Frequently Asked Questions:

Is the payroll tax holiday a current law?
No. The payroll tax holiday is an executive order from President Trump. The president can authorize a temporary deferral of payroll taxes, but the deferred taxes can only be permanently forgiven with authorization from Congress.

How long will the holiday last?
According to the executive order, the payroll tax holiday will begin on Sept. 1, 2020 and end on Dec. 31, 2020.

How much will each person receive?
It depends on your income. If you earn $100,000 or less annually before taxes, you’ll see each paycheck increase by about 6.2%. If you make $50,000 per year before taxes, you’ll see an extra $258 per month distributed across your paychecks. Over the four-month holiday period, you’d receive an extra $1,032.

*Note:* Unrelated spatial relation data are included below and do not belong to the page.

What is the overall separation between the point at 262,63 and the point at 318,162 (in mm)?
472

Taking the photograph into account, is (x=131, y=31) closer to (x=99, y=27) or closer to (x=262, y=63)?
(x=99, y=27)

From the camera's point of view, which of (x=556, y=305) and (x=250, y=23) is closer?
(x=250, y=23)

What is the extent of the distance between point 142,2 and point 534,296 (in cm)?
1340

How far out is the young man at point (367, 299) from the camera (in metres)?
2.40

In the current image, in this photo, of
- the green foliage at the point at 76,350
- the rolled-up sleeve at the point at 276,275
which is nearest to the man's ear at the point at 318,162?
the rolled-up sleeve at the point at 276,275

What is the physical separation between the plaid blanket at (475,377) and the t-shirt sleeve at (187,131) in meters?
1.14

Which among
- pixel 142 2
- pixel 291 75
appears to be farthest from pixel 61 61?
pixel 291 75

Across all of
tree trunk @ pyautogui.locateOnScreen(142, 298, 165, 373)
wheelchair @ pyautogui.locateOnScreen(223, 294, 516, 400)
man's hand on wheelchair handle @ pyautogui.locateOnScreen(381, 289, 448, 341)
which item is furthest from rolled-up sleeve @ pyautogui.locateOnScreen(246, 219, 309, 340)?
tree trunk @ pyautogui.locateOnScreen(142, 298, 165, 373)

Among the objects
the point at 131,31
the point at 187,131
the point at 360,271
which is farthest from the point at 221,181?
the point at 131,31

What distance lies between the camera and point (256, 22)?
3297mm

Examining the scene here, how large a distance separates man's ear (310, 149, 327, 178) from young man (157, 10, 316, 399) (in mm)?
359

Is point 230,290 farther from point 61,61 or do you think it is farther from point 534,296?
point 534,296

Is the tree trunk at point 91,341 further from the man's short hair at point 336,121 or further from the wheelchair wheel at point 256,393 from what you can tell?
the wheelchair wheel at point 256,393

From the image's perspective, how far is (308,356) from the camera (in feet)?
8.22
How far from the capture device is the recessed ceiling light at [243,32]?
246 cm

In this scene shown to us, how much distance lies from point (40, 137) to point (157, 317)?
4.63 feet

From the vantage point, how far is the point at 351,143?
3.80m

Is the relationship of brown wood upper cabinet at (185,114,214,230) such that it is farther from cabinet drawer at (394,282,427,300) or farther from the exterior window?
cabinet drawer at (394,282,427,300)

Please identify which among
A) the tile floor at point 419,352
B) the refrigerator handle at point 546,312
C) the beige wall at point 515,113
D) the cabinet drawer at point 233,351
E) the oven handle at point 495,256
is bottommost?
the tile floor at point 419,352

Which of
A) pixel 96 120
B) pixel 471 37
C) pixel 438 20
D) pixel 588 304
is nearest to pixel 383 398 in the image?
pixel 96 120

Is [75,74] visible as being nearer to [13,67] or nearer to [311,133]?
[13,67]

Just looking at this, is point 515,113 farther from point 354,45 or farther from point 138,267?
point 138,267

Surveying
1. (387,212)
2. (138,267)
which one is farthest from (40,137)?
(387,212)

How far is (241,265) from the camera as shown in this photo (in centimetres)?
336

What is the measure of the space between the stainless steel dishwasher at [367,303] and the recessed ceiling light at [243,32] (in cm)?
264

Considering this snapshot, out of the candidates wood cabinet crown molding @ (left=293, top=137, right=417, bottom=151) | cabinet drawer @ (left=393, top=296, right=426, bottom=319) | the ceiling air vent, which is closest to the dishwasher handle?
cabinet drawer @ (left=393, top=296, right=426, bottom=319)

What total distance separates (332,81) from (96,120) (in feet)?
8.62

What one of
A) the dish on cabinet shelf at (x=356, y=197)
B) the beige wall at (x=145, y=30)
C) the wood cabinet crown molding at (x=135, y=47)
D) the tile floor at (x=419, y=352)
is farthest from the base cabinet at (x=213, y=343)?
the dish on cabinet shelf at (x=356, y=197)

Will I have to pay this money back?
That’s unclear. Since the payroll tax holiday is a temporary deferral, it’s possible that you may have to repay the extra money you receive in your paycheck. It’s also possible that Congress could decide to forgive the deferred payroll taxes.

Your employer could continue withholding your payroll taxes if it’s uncertain whether the deferral will become permanent.

If Congress approves a second stimulus package, more details may be included in that legislation.

Can I choose not to participate?
Watch for guidance from your employer about whether or not your company will participate in the payroll tax holiday. Your employer may choose to continue withholding during a temporary payroll tax holiday. But if your employer pauses withholding, you probably will not be able to ask your employer to hold onto that extra cash.

I’m not working right now. Will I get any money?
The payroll tax holiday only applies to people who are receiving a paycheck from an employer who withholds payroll taxes. If you aren’t working, you won’t receive any funds from the executive order.